S.B. 437 also provides clearer guidance for utilities who are considering offering customers value-added programs such as appliance health, energy management, and engineering services. Ultimately, it encourages utilities to provide supplementary services that help customers manage their energy use.
The second bill, S.B. 438, establishes a long-term renewables and energy efficiency goal to reduce 35% of energy needs by 2025 and a short-term renewables of 15% by 2021. It also clarifies that load management programs can be fully recovered if they are cost-effective. This allows utilities to establish new rate plans that will help customer better manage their energy use, and it also means that customers will need real-time feedback on their energy consumption to ensure they are spending their money wisely.
The enactment of these bills in December shows that Michigan is serious about fixing issues with the current utility business model. It also shows signs of encouraging innovation, which is overdue in the industry at large. Other states are making movements in this direction as well. For example, California’s AB793 requires utilities to implement and incentivize energy management technologies. New York’s Reforming Energy Vision model is broad, holistic, and encouraging rapid experimentation. This is the early foundation of changes that will bring new business models to the utility industry.

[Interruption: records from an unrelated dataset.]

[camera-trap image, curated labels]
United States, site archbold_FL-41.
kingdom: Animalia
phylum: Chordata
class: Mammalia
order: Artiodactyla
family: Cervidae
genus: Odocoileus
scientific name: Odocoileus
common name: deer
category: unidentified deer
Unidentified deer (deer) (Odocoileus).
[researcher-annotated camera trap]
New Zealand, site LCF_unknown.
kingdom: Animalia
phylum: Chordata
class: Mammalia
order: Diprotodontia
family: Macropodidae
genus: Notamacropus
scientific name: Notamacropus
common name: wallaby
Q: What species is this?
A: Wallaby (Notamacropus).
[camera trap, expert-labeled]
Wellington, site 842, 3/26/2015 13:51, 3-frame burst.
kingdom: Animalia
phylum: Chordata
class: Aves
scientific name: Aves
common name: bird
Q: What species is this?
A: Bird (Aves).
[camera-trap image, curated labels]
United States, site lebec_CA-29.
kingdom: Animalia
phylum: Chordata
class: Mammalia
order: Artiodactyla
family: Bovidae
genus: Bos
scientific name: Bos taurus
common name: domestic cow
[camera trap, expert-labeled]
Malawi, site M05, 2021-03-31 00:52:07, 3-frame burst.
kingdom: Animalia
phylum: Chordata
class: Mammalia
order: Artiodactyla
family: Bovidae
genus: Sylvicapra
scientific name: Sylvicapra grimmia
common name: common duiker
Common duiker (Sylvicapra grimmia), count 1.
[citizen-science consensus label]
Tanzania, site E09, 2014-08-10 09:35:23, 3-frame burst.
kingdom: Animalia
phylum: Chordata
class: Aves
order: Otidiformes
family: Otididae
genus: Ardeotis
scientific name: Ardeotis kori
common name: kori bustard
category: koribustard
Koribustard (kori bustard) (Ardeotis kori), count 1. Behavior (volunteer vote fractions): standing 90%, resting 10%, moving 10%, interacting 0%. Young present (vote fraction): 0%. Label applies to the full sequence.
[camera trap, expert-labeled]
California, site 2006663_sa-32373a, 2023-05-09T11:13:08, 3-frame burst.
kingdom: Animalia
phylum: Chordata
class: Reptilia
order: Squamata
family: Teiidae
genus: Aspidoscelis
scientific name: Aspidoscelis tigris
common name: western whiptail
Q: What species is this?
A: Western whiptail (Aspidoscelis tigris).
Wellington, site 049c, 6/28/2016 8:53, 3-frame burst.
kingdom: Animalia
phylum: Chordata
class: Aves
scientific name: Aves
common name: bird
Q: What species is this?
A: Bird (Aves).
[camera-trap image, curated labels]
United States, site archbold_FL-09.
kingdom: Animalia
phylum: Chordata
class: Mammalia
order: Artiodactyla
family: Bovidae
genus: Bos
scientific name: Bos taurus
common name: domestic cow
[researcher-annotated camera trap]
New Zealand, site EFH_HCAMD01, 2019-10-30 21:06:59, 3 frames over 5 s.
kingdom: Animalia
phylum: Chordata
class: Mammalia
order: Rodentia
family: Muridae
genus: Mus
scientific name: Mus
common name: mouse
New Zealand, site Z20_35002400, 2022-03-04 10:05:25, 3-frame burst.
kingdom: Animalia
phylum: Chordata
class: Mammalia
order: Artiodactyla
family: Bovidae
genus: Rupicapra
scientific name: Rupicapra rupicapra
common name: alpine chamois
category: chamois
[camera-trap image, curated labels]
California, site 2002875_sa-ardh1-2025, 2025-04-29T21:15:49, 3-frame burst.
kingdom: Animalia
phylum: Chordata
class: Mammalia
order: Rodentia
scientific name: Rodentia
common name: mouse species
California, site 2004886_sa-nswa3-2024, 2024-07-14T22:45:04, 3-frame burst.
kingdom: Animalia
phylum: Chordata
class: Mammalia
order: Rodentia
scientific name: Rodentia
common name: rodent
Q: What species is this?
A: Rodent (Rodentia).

Declining energy demand, disruptive pressures at multiple points on the value chain, and changing customer expectations are converging to push the industry in this direction. Utilities have the opportunity to lead this change and create new business models by offering value-added home energy management and automation solutions to their consumers.
As you participate in strategic planning for the coming years, I would love to hear your thoughts on how these changes are impacting the vision of your utility.